Why You’ll Love This Air Fryer Chicken 65

  • Crispy coating without deep frying
  • Bold but balanced spice
  • Juicy chicken thigh pieces
  • Packed with garlic, ginger and curry leaves
  • Minimal clean-up

The key is the yoghurt-based marinade. It tenderises the chicken while locking in flavour, and when combined with the flour coating, creates that signature crisp exterior.

Ingredients (Serves 4)

  • 1 tbsp Greek-style yoghurt
  • 1 tbsp lemon juice
  • 1 tbsp vegetable oil
  • 20 fresh curry leaves, finely chopped
  • 2 garlic cloves, crushed
  • 2 tsp grated fresh ginger
  • 2–3 tsp Kashmiri chilli powder
  • 2 tsp garam masala
  • ½ tsp turmeric
  • ½ tsp salt
  • ¼ tsp black pepper
  • 500g chicken thigh fillets, cut into chunks
  • 1 egg white
  • 35g cornflour
  • 2 tbsp plain flour
  • Cooking oil spray
  • 2 fresh long green chillies
  • Extra curry leaf sprigs
  • Lemon wedges, to serve

How to Make Air Fryer Chicken 65

Step 1: Marinate the Chicken

In a bowl, combine yoghurt, lemon juice, oil, chopped curry leaves, garlic, ginger, chilli powder, garam masala, turmeric, salt and pepper.
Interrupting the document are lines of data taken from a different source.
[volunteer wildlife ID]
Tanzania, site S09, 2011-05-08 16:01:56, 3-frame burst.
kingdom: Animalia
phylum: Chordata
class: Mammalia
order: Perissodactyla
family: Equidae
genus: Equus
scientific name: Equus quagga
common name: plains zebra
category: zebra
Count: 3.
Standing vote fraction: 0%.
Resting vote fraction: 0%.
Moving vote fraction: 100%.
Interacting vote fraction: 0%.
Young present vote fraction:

Add chicken and toss to coat thoroughly. Cover and refrigerate for at least 6 hours (or overnight for best flavour).

Step 2: Coat the Chicken

Add egg white, cornflour and plain flour to the marinated chicken. Mix well until evenly coated.

Step 3: Air Fry

Line your air fryer basket with a silicone mat or perforated baking paper. Lightly spray.

Arrange half the chicken pieces in a single layer.

Air fry at 200°C for 5 minutes. Turn the chicken, add half the green chillies and cook for another 5 minutes.

Add curry leaf sprigs and cook for a final 2 minutes until crispy and golden.Repeat with remaining chicken.

Step 4: Serve

Serve hot with lemon wedges and extra curry leaves.

Tips for Extra Crispiness

Don’t overcrowd the basket — cook in batches for even crisping.
Skip spraying the chicken itself — testing shows it crisps better without direct oil spray.
Use Kashmiri chilli powder for colour without excessive heat.

Adjusting the Heat

  • Use 2 tsp Kashmiri chilli powder for milder heat.
  • Substitute with regular chilli powder sparingly (½–1 tsp).
  • Omit extra chilli oil or green chillies if serving to kids.

Final Thoughts

This air fryer chicken 65 delivers all the crunch and bold spice of the traditional dish with less oil and less mess. It’s perfect as a snack, party appetiser or served alongside rice and cooling yoghurt sauce.